* [Directive] Swap "pie chart" for "circle graph" in the records, starting at the very beginning and ending at the line that contains "Which is larger in the pie chart, 広告収入 or オンライン授業仲介手数料?". Reproduce only those lines, with every other word left unchanged.

(Stored data entries)
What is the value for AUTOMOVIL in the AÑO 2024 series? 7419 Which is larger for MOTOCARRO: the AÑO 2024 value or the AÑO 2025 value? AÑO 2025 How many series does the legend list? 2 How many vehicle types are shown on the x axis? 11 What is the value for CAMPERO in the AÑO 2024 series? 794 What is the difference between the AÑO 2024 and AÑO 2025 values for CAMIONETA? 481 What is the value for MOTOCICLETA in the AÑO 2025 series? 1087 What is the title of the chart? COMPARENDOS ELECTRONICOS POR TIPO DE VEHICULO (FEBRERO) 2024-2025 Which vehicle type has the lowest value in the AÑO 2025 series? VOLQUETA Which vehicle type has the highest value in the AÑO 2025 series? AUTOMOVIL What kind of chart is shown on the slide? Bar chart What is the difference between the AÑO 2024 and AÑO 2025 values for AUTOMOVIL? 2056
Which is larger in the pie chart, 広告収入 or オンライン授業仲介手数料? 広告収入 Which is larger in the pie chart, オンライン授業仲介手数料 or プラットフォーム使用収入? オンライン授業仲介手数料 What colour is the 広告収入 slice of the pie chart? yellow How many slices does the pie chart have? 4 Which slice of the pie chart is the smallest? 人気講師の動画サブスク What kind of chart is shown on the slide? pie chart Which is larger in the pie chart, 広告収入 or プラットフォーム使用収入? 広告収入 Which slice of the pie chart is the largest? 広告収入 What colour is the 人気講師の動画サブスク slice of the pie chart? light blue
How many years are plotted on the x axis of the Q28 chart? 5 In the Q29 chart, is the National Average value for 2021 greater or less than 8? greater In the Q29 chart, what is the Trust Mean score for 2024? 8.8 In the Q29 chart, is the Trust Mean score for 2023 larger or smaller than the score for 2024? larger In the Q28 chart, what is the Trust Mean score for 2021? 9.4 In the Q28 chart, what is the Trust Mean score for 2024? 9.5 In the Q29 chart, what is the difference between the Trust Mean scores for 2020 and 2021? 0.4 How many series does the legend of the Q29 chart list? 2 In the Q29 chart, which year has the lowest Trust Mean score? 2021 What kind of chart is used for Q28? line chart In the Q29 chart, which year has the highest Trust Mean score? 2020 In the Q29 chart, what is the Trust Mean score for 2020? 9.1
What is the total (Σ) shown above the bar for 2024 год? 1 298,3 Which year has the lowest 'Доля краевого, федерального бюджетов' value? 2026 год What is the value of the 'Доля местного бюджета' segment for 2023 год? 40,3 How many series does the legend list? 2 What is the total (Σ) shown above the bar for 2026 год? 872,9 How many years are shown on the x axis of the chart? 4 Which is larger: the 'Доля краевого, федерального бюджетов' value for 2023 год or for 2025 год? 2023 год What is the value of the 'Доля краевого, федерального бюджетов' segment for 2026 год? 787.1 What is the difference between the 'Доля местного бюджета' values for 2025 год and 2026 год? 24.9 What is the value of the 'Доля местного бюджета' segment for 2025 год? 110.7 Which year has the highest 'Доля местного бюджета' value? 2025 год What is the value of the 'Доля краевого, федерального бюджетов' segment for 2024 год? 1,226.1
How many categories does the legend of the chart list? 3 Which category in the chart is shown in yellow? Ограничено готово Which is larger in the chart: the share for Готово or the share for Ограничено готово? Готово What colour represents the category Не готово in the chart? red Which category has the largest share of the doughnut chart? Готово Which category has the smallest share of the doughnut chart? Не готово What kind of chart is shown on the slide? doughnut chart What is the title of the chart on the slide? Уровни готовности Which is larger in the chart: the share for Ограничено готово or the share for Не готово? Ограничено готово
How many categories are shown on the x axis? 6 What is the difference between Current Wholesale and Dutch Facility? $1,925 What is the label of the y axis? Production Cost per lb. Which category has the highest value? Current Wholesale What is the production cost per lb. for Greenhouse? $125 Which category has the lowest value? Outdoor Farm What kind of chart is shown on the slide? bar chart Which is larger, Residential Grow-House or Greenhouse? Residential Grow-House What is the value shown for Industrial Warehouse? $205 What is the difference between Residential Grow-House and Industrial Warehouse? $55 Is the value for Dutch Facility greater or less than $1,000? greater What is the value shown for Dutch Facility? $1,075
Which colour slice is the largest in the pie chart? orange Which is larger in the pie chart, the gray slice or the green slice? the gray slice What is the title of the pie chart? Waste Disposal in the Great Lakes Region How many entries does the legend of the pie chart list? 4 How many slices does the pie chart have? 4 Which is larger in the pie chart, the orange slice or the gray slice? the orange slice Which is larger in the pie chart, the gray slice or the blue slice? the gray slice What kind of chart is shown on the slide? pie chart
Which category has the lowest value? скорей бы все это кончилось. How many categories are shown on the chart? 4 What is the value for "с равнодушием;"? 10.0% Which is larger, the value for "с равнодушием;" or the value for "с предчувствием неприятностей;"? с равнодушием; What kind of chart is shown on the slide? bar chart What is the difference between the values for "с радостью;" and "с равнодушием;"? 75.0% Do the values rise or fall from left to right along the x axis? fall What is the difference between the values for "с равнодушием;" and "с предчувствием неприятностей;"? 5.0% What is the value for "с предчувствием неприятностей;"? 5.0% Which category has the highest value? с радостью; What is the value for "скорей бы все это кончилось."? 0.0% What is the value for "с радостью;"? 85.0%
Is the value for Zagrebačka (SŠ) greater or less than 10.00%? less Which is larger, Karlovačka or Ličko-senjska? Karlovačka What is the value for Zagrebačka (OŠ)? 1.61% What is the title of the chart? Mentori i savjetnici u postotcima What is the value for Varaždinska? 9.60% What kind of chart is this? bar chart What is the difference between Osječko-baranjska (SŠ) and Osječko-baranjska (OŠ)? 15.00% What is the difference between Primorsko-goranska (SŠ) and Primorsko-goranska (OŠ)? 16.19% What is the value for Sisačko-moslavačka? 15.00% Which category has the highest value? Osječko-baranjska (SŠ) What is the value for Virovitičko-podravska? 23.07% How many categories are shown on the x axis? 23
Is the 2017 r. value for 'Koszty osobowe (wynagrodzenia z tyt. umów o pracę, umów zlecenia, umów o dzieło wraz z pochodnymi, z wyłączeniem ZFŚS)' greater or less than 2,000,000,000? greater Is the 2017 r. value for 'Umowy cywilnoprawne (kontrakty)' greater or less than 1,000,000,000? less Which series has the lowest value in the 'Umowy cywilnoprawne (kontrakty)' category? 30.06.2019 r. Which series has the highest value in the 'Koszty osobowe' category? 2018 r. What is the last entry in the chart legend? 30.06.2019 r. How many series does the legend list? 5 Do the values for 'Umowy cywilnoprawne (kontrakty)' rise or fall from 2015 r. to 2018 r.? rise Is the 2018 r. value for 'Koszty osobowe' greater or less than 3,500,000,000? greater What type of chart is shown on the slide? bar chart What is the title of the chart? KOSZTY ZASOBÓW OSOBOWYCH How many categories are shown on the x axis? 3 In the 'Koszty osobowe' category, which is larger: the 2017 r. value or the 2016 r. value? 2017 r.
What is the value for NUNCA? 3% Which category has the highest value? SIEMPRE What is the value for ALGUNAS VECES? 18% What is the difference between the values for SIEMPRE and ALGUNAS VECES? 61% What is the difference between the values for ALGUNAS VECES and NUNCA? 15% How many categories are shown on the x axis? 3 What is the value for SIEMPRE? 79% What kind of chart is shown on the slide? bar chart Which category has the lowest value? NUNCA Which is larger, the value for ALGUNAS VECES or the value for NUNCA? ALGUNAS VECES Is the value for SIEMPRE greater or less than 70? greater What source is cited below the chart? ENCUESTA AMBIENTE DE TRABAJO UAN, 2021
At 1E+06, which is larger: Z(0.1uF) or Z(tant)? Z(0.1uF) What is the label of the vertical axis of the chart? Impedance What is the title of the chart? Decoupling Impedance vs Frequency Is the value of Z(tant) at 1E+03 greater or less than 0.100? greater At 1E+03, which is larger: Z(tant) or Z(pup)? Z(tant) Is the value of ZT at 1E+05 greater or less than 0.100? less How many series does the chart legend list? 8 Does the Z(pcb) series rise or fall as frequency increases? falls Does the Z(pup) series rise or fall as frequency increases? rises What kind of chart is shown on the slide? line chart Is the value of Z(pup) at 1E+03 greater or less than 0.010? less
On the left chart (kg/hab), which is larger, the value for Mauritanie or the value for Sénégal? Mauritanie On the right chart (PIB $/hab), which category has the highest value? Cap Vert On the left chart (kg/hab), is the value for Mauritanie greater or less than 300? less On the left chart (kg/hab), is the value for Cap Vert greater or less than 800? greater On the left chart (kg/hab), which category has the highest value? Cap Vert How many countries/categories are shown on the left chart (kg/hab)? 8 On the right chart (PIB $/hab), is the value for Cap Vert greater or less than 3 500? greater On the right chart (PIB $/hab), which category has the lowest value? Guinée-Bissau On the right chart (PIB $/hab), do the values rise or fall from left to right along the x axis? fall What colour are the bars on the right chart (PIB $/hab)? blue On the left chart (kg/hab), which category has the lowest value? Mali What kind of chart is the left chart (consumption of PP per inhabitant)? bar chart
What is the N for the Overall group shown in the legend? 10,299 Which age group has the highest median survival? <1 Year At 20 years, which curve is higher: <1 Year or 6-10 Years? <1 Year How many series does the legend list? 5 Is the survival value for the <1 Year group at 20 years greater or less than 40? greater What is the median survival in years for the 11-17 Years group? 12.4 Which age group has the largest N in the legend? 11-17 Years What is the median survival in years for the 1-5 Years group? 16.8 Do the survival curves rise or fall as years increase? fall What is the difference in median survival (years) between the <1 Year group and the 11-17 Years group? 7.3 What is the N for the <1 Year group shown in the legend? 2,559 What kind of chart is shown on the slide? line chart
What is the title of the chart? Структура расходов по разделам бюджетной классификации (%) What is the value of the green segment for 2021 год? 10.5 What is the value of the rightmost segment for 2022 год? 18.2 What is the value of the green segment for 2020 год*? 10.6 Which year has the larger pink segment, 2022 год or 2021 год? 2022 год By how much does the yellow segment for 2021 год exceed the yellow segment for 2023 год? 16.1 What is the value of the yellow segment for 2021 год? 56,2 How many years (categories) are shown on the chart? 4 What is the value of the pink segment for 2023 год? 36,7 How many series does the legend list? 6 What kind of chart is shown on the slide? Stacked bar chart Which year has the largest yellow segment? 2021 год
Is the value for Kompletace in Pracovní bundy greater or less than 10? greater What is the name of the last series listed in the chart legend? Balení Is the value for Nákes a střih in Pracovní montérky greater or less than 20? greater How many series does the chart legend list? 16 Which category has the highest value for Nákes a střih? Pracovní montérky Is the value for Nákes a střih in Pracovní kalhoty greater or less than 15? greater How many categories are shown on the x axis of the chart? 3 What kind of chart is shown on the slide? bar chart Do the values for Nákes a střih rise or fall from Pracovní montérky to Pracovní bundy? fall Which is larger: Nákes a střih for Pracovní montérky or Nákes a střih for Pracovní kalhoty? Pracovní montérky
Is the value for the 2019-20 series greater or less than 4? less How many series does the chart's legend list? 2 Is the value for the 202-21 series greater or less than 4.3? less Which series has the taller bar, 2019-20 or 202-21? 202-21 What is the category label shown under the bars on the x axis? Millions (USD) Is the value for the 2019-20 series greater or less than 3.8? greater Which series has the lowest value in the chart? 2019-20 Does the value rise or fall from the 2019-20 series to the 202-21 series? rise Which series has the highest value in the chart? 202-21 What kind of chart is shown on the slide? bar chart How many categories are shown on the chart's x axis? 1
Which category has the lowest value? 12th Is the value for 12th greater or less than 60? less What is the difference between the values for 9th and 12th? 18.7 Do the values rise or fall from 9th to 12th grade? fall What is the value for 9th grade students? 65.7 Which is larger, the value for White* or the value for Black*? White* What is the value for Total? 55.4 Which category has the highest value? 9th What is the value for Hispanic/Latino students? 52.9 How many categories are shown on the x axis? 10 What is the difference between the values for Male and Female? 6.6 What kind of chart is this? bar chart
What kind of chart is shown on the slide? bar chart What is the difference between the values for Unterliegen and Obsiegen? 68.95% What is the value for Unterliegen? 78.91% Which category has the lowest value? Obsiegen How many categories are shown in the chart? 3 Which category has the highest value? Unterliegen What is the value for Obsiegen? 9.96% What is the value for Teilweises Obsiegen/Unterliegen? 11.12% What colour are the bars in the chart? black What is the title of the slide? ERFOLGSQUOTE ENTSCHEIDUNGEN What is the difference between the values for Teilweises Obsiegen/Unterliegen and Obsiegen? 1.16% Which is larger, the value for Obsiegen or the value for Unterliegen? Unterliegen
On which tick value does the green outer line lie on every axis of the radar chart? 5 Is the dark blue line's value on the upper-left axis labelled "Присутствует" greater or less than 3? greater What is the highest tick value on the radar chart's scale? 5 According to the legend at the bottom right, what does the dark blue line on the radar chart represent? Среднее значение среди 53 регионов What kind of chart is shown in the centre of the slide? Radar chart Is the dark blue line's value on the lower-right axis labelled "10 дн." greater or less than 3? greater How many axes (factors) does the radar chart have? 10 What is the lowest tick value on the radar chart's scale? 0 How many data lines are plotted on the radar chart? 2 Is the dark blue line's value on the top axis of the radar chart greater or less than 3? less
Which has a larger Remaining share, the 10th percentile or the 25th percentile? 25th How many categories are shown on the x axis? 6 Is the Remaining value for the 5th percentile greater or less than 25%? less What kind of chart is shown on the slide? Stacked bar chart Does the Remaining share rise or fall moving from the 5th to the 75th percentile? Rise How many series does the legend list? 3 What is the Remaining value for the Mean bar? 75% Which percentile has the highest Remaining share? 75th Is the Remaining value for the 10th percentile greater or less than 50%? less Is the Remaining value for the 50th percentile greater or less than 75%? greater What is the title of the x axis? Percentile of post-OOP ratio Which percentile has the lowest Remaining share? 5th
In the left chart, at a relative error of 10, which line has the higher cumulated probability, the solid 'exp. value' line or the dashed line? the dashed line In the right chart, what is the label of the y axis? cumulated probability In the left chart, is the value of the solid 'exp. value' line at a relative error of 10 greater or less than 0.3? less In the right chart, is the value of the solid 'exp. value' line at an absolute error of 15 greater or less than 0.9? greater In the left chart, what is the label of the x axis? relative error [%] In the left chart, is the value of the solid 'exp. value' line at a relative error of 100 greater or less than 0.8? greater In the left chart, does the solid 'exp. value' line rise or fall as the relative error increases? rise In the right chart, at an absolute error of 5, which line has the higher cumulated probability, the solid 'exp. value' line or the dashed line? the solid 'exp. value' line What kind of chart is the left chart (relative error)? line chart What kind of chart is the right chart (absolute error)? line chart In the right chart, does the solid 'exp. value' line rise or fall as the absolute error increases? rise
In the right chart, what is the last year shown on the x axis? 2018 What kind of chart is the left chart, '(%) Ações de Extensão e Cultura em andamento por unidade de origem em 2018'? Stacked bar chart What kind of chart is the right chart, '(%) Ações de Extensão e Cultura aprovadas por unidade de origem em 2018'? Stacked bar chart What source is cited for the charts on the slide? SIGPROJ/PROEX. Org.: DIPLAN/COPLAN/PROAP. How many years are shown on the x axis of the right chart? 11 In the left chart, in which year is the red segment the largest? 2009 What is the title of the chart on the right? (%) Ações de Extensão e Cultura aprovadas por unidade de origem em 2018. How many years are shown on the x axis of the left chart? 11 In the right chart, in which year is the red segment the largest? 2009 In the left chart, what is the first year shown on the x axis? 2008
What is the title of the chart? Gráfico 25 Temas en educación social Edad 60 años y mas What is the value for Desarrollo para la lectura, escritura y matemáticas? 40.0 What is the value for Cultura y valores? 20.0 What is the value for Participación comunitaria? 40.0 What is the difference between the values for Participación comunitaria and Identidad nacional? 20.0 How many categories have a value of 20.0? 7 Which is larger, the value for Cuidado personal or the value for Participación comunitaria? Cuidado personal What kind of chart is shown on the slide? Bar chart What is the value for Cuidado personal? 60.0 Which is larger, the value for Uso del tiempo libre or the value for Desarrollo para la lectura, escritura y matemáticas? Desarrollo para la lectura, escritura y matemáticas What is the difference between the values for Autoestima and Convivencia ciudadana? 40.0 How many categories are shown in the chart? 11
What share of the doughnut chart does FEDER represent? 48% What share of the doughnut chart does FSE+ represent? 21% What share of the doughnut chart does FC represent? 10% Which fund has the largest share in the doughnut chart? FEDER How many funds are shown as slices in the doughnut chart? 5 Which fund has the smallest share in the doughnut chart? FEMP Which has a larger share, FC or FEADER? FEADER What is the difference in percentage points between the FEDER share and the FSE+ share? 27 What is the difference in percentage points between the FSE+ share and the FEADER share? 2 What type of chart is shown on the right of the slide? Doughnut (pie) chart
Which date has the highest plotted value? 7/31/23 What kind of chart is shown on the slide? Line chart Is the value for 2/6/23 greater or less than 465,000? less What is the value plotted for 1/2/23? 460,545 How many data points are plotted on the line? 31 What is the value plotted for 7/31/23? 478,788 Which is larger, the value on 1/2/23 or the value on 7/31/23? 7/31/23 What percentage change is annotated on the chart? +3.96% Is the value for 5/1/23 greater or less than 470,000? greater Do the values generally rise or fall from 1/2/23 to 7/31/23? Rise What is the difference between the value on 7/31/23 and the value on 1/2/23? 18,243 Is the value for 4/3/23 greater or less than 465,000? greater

* [Solution below]
What is the value for AUTOMOVIL in the AÑO 2024 series? 7419 Which is larger for MOTOCARRO: the AÑO 2024 value or the AÑO 2025 value? AÑO 2025 How many series does the legend list? 2 How many vehicle types are shown on the x axis? 11 What is the value for CAMPERO in the AÑO 2024 series? 794 What is the difference between the AÑO 2024 and AÑO 2025 values for CAMIONETA? 481 What is the value for MOTOCICLETA in the AÑO 2025 series? 1087 What is the title of the chart? COMPARENDOS ELECTRONICOS POR TIPO DE VEHICULO (FEBRERO) 2024-2025 Which vehicle type has the lowest value in the AÑO 2025 series? VOLQUETA Which vehicle type has the highest value in the AÑO 2025 series? AUTOMOVIL What kind of chart is shown on the slide? Bar chart What is the difference between the AÑO 2024 and AÑO 2025 values for AUTOMOVIL? 2056
Which is larger in the circle graph, 広告収入 or オンライン授業仲介手数料? 広告収入 Which is larger in the circle graph, オンライン授業仲介手数料 or プラットフォーム使用収入? オンライン授業仲介手数料 What colour is the 広告収入 slice of the circle graph? yellow How many slices does the circle graph have? 4 Which slice of the circle graph is the smallest? 人気講師の動画サブスク What kind of chart is shown on the slide? circle graph Which is larger in the circle graph, 広告収入 or プラットフォーム使用収入? 広告収入 Which slice of the circle graph is the largest? 広告収入 What colour is the 人気講師の動画サブスク slice of the circle graph? light blue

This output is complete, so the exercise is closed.